*Source document*.
27 April 2018

Resurrection…3 – Death and Resurrection


The third dimension of good news, resurrection news, according to Archbishop Rowan Williams, is about death.  You will perhaps forgive a little cynical story.  Some ministers, when first ordained and turned loose upon decent people… if they do some good, it may very well be a triumph of grace over stupidity.  It’s also smart, generally speaking, for parishioners to beware of ministers at this early stage if they have just read a book.  I had just read a new publication from a fine Lutheran teacher, Oscar Cullmann, and it was entitled, Immortality of the Soul or The Resurrection of the Body.  The book is somewhat dated now, but Cullmann makes an important point, very startling back then, that Christian scriptures do not teach what we call immortality.  This is indeed so, but as I found out it is tricky territory for the novice parish minister.

Rowan Williams however who is not a novice puts it quite bluntly:  Christians really ought to be much more critical than they often are of the idea that we survive death.  We don’t.  We die… and God restores our relationship with him.   Dr Williams says we don’t have a little bit of us called Immortal Soul which hangs on after death.  John Brown’s body lies a’mouldring in the grave, but his soul goes marching on…  This is the glib sentimentalism of many about death, including many Christian adherents.  We do not know what lies beyond death.  Neither, I may say, do atheists or anyone who insists, as though they have some special insight, that we return to the cosmic dust and there is nothing more to be said.  Resurrection people die in the confidence that, as with Jesus, life is transformed (“changed”, writes St Paul), and restored, and love is unbroken.  That is what we call resurrection.

Jesus repeatedly counselled us not to be afraid.  Why are you fearful?  And indeed a major consequence of a discipline of contemplative life and prayer is the calming, over time, of our most earnest inner fears – often simply variants of the fear of death.  The fear of defeat, for instance, of dying without having done what we thought we would or should do, or without having been able to repair what we damaged.  The fear of change, because I might not be able to cope with it.  The fear of powerlessness, perhaps, of not being there any more to influence what happens, not being present to others we’ve always been present to, not being able to make our will prevail any more… leaving it to others.  A dear church lady, within hours of death, and quite at peace with that, still thought it necessary to say, “Please tell those women to make sure someone gets the milk…” She meant, for the cup of tea after the funeral service.

*Short exercise A*. Update the entries starting at the line containing "Between (x=233, y=177)" and ending at the last entry, replacing "distance" with "separation" and leaving everything else unchanged.

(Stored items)
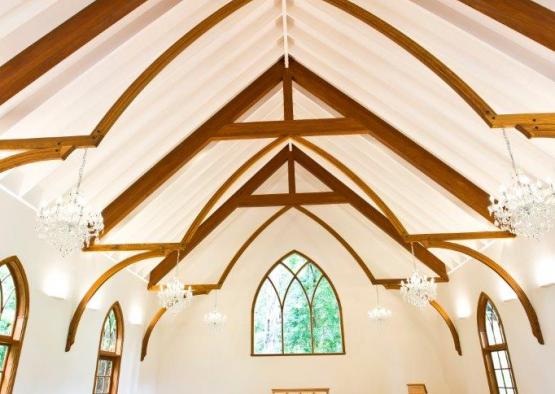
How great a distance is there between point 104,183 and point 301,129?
3.22m

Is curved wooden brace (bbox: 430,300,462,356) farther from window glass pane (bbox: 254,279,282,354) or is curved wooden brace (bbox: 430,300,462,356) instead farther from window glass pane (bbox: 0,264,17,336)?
window glass pane (bbox: 0,264,17,336)

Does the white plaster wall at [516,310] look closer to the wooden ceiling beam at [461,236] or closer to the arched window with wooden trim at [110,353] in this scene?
the wooden ceiling beam at [461,236]

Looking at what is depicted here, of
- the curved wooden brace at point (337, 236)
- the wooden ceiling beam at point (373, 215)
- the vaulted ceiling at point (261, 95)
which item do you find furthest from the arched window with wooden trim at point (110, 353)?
the wooden ceiling beam at point (373, 215)

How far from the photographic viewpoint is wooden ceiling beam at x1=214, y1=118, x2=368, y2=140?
6.84 meters

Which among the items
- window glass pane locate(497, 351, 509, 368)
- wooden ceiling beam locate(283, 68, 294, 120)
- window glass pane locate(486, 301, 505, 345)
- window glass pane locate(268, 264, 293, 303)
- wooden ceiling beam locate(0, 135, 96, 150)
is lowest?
window glass pane locate(497, 351, 509, 368)

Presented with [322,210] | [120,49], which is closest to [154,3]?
[120,49]

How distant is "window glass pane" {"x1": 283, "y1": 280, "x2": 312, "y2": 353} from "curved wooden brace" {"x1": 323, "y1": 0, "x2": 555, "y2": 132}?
761 cm

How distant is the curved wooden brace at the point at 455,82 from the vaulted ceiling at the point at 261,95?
38 centimetres

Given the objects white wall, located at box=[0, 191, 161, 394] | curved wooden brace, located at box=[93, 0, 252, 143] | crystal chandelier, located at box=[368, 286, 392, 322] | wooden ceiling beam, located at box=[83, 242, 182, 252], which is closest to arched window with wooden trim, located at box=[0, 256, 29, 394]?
white wall, located at box=[0, 191, 161, 394]

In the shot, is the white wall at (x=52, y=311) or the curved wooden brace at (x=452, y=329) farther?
the curved wooden brace at (x=452, y=329)

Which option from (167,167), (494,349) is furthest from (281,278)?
(167,167)

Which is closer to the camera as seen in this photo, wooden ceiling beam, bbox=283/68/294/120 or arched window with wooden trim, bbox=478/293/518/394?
→ wooden ceiling beam, bbox=283/68/294/120

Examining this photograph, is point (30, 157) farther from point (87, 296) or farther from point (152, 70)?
point (87, 296)

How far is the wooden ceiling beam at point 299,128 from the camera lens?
6.84m
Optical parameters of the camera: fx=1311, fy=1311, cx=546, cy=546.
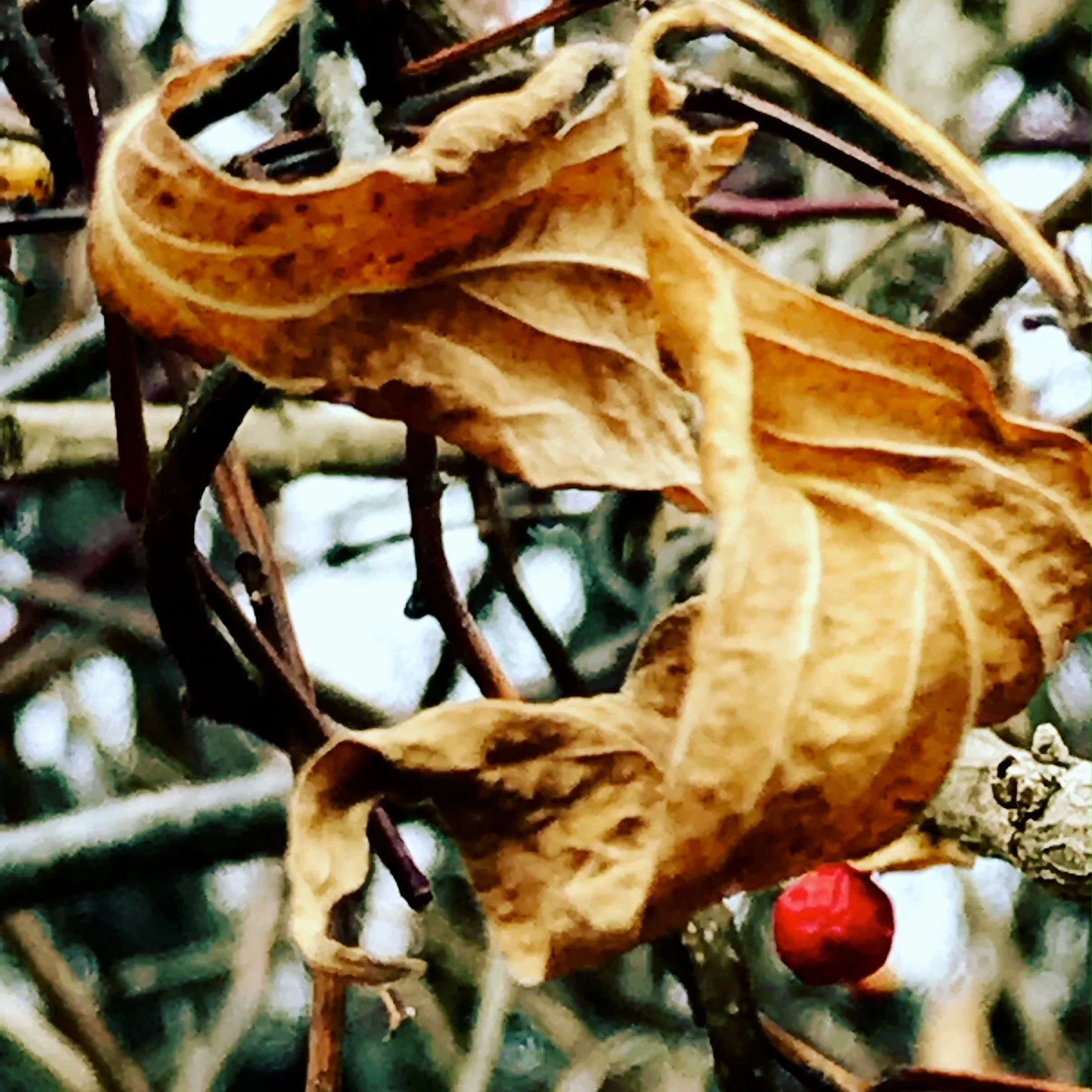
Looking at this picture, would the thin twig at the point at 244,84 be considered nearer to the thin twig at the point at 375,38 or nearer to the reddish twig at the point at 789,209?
the thin twig at the point at 375,38

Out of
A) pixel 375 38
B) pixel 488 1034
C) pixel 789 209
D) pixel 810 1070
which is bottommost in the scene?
pixel 488 1034

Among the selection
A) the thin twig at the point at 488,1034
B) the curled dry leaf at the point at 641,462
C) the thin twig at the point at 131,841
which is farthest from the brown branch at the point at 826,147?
the thin twig at the point at 488,1034

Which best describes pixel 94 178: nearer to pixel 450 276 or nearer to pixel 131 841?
pixel 450 276

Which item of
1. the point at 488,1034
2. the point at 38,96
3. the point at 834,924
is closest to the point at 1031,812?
the point at 834,924

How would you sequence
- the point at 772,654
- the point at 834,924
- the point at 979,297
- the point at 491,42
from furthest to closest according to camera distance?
the point at 979,297 < the point at 834,924 < the point at 491,42 < the point at 772,654

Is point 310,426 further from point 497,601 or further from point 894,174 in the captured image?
point 894,174

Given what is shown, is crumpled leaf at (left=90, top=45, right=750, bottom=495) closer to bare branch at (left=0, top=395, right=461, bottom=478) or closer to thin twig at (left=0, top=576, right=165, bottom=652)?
bare branch at (left=0, top=395, right=461, bottom=478)
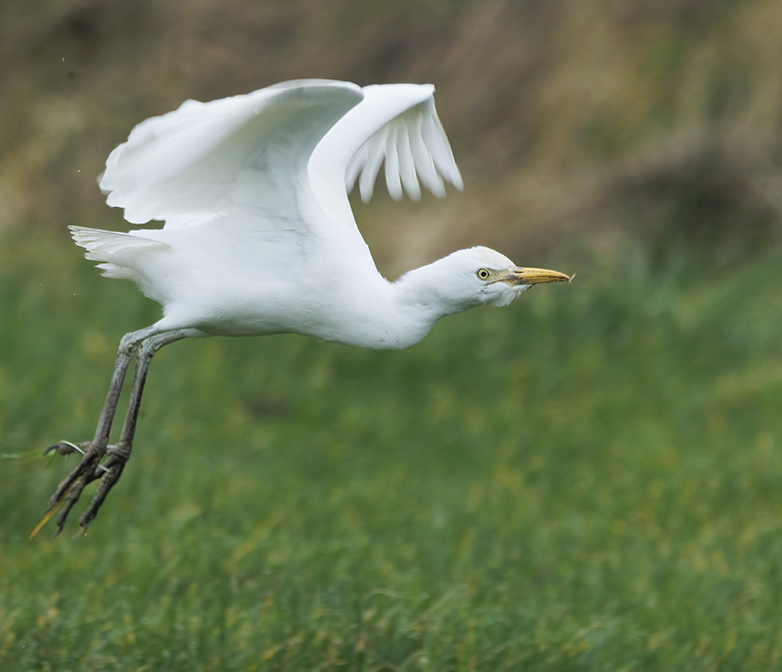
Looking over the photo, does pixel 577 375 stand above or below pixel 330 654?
above

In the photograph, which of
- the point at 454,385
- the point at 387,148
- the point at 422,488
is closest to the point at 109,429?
the point at 387,148

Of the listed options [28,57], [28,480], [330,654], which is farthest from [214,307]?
[28,57]

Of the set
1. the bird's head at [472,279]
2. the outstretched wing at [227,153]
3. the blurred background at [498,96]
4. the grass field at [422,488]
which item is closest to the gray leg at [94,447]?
the grass field at [422,488]

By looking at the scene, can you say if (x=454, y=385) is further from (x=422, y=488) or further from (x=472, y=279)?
(x=472, y=279)

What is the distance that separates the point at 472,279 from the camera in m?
4.43

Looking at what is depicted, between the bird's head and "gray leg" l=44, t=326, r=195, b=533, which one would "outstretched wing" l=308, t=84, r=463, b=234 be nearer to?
the bird's head

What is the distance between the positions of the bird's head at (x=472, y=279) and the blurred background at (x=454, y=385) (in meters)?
1.70

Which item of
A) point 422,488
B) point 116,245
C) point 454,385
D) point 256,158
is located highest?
point 256,158

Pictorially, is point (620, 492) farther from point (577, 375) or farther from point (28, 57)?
point (28, 57)

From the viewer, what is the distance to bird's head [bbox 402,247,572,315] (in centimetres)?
443

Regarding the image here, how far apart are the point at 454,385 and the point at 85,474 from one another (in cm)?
556

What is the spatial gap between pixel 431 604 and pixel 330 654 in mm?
839

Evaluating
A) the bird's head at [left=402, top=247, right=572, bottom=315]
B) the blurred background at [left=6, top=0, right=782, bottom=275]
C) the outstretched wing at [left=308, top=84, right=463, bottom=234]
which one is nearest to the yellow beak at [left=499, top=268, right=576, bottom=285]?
the bird's head at [left=402, top=247, right=572, bottom=315]

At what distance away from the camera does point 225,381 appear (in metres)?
9.41
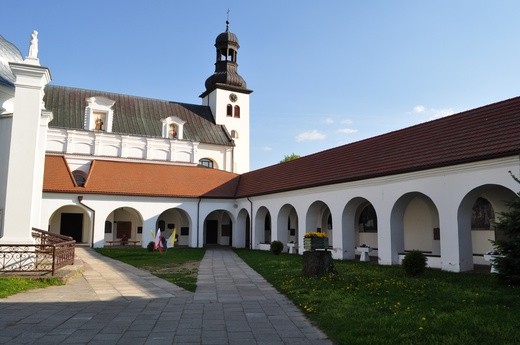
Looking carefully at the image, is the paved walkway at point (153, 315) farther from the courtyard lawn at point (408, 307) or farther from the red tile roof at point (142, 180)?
the red tile roof at point (142, 180)

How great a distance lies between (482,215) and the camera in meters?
18.8

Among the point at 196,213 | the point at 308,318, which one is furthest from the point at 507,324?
the point at 196,213

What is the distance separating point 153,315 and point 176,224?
90.8ft

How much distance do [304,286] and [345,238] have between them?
10155 millimetres

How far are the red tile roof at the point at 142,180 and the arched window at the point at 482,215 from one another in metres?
19.0

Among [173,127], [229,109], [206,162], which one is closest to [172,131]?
[173,127]

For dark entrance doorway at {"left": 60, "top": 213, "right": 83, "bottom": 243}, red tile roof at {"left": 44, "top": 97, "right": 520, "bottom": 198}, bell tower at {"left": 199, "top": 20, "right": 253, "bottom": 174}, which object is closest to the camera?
red tile roof at {"left": 44, "top": 97, "right": 520, "bottom": 198}

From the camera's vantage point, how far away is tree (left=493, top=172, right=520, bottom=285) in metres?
11.3

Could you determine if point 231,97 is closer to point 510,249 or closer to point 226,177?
point 226,177

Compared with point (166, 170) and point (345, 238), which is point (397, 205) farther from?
point (166, 170)

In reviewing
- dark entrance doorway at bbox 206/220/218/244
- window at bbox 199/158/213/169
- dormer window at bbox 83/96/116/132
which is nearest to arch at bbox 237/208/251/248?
dark entrance doorway at bbox 206/220/218/244

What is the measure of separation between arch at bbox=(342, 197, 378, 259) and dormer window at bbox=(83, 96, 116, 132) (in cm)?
2431

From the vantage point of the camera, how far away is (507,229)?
37.6ft

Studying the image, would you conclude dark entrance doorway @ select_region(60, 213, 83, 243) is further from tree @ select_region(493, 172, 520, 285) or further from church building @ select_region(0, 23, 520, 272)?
tree @ select_region(493, 172, 520, 285)
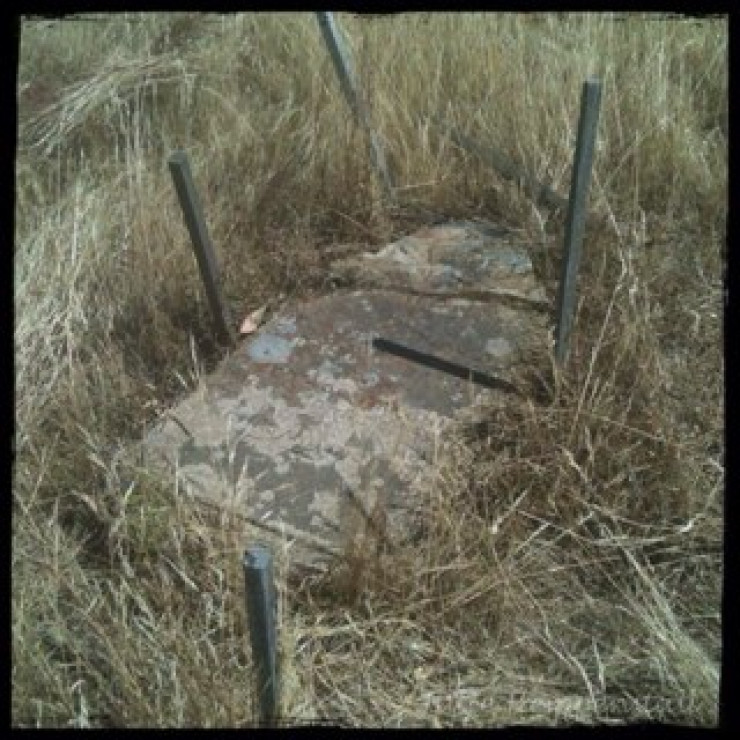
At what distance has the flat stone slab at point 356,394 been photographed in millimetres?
2295

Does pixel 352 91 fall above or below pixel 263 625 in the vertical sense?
above

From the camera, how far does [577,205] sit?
2.28 meters

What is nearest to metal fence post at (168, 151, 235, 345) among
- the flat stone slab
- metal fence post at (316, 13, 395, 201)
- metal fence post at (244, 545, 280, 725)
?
the flat stone slab

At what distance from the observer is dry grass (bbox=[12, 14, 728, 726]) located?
198 cm

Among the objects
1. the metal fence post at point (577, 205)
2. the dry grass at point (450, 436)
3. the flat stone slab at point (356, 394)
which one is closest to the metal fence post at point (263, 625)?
the dry grass at point (450, 436)

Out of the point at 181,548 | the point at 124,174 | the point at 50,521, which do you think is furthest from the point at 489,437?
the point at 124,174

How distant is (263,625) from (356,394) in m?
1.08

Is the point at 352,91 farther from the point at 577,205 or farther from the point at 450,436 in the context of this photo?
the point at 450,436

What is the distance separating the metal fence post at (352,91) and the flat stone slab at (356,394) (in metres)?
0.30

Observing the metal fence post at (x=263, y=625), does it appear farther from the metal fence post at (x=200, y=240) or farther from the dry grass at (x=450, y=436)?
the metal fence post at (x=200, y=240)

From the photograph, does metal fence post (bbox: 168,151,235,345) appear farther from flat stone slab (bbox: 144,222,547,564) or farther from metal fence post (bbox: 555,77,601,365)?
metal fence post (bbox: 555,77,601,365)

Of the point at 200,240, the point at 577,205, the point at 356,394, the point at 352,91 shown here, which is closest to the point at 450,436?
the point at 356,394

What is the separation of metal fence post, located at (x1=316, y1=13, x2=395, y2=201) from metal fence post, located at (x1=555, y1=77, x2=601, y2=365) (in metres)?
1.02

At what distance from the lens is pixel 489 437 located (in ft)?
7.92
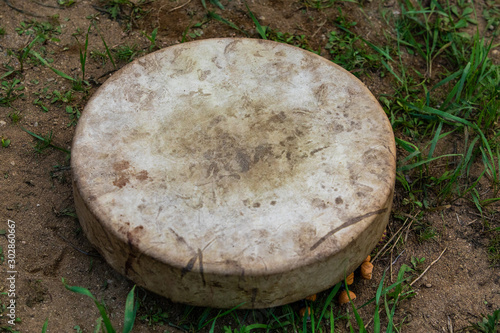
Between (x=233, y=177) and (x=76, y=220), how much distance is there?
0.96 meters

*Short exercise B*. Transcribe the passage from the resurrection reflection starting at "Resurrection…3 – Death" and ending at "novice parish minister.".

*Task answer A*.
Between (x=233, y=177) and (x=76, y=220), how much separation is there?
0.96 meters

*Task answer B*.
Resurrection…3 – Death and Resurrection


The third dimension of good news, resurrection news, according to Archbishop Rowan Williams, is about death.  You will perhaps forgive a little cynical story.  Some ministers, when first ordained and turned loose upon decent people… if they do some good, it may very well be a triumph of grace over stupidity.  It’s also smart, generally speaking, for parishioners to beware of ministers at this early stage if they have just read a book.  I had just read a new publication from a fine Lutheran teacher, Oscar Cullmann, and it was entitled, Immortality of the Soul or The Resurrection of the Body.  The book is somewhat dated now, but Cullmann makes an important point, very startling back then, that Christian scriptures do not teach what we call immortality.  This is indeed so, but as I found out it is tricky territory for the novice parish minister.